Every deployed AI tool used in a business application is a system that includes an AI model (like GPT-4o) and additional architecture like databases, prompt chains, etc. Evaluating the model alone provides limited information about whether the system will be fit for purpose. Yet the majority of evals target the base model. This is understandable because it allows standardization and comparison between base models, and the evals are designed for those building base models. But it’s irrelevant to end uses. So when we see model benchmarks for legal knowledge or finance or medical knowledge, these are red herrings that don’t give information about how a system build on top of the model will perform.

Finally, evals overwhelmingly aggregate results into some kind of average that ignores the nature and severity of the errors or failures that are present. If a chatbot answers with 95% accuracy, that could mean that every response is substantially correct, or that 19/20 are great and 1/20 responses is a blatant lie. On evals related to security or appropriate language, we often see minor issues that would have little commercial importance aggregated with major ones that could present an existential problem. In addition, there is no bar or pass/fail standard. Evals allow comparison, but they don’t typically have targets or thresholds, limiting the usefulness of the metrics they produce.

AI is a long tail problem: the distribution of possible inputs, such as questions that a chatbot can be asked, contains regularly occurring outliers that can never be captured in an evaluation data set. New circumstances will always arise in production that have not been tested for. So, no matter how thoroughly a system has been evaluated, evals alone cannot demonstrate the absence of problems. This comes up regularly when new models are released and reddit instantly finds some embarrassing example of model behavior.

The long tail problem leads naturally to the biggest problem with evals. In LLMs, we build these intractably complex, ersatz sentiences that we don’t understand, stand them up in some domain specific task, then try and test them to see if they behave. I’d speculate that this way of doing things arose organically out of academic machine learning practices. Simpler predictive ML models like you might encounter in banking or advertising are essentially curve fitting. We fit some data and then we do an eval to see how good the fit is. But we’ve taken this idea an applied it to validating the performance of all-powerful LLMs that are capable of basically any language construction and hoping that adding a prompt that says “You’re a helpful assistant, only talk about the FAQ on our dog sitting service website” is enough to keep it on task. It’s in these low-breadth applications (like dog sitting FAQ) where the eval approach to AI system development seems most egregious. That somehow a chatbot that should be saying things like “sorry we don’t accept Mastiffs as our service is only available for dogs under 100kg” is under-the-hood actually capable of writing python code or write a short essay about how the moon landing was faked is just bad practice.

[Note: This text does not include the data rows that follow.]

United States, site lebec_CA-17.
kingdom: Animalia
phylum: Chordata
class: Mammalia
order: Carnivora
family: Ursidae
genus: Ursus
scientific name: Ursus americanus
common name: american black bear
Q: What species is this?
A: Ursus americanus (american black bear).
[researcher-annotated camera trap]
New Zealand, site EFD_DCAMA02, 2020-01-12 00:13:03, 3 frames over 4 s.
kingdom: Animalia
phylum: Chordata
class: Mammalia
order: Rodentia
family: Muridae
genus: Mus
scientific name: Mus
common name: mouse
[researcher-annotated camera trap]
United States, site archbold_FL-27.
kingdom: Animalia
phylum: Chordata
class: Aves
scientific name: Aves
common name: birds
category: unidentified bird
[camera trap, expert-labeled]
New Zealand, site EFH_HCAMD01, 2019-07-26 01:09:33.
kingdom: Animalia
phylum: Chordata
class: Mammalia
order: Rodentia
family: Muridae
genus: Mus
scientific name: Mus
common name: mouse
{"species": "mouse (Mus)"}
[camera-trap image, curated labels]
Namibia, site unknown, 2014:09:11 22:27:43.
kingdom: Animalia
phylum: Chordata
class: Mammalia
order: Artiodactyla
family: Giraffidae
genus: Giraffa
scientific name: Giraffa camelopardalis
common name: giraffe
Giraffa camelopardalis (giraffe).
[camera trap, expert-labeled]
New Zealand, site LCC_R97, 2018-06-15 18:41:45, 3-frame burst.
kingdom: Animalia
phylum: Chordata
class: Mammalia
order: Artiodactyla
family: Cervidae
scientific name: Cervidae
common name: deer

No other software is designed this way – although ironically it may be, with LLM based coding tools. The fact that LLMs are nondeterministic (if that’s true) is no excuse. Software is regularly built around human and environmental factors that add randomness without discarding development practices in favor of evals.

As typically implemented, evals aren’t great. This is largely due to their false appeal as a substitute for proper testing with users. In reality, every shortcut offered in data generation, automatic scoring, etc. chips away at the evals’ usefulness. Even a good implementation of evals suffers from the long tail problem which is itself one symptom of the root issue of the kind of test-and-patch software development that is being used with LLMs.

There are cases where none of this matters. Where unpredictable behavior can be tolerated, and the stakes are low. And evals have their place as discussed earlier. But for anything where consistency and predictability are critical, using evaluation as any kind of guarantee of behavior simply doesn’t work.